Il a fallu attendre la retraite de Jacques Anquetil, quintuple vainqueur du Tour, pour que les deux hommes, jusqu'alors adversaires, débutent une belle histoire d'amitié.

Article rédigé par Pierre Godon
France Télévisions
Publié Mis à jour
Temps de lecture : 8min
Jacques Anquetil et Raymond Poulidor au coude-à-coude sur les routes du Puy de Dôme, le 13 juillet 1964, sur le Tour de France. (PICTURE ALLIANCE / PICTURE ALLIANCE)
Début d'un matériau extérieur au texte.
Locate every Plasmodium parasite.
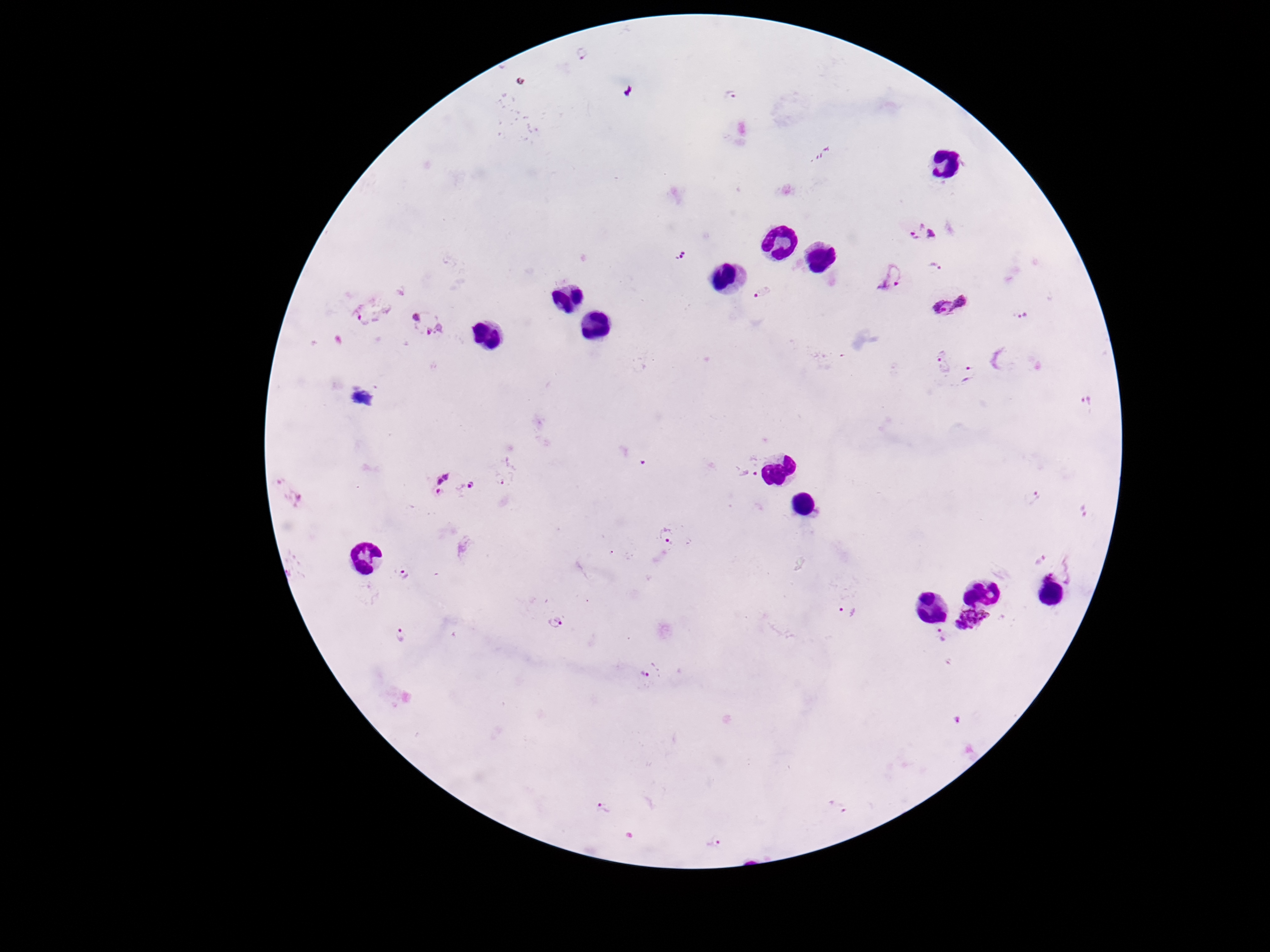
Approximate centers as [x, y] in pixels.
Plasmodium parasites: [583, 55], [729, 95], [910, 232], [932, 235], [679, 255], [936, 267], [891, 277], [762, 291], [948, 306], [369, 311], [1023, 314], [425, 322], [940, 362], [970, 372], [1085, 401], [746, 474], [276, 481], [441, 482], [471, 485], [1033, 496], [298, 501], [1082, 511], [666, 535], [1042, 560], [1068, 572], [405, 575], [1045, 578], [848, 611], [970, 618], [555, 622], [940, 635], [401, 636], [645, 673], [958, 720], [837, 807], [603, 808], [714, 843].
"Ecoute, mon cher Raymond, tu vas encore finir deuxième." Même à l'article de la mort, alors qu'on lui a enlevé la majeure partie de l'estomac après un cancer, le Normand Jacques Anquetil a encore, selon la légende, la force de chambrer son vieux copain creusois Raymond Poulidor, ce jour de novembre 1987. Quelques jours plus tôt, les deux hommes se sont retrouvés autour d'une table, avec au menu, des tripes. Le champion normand a beau cultiver une image d'ascète austère, c'est en fait un amoureux de la bonne chère.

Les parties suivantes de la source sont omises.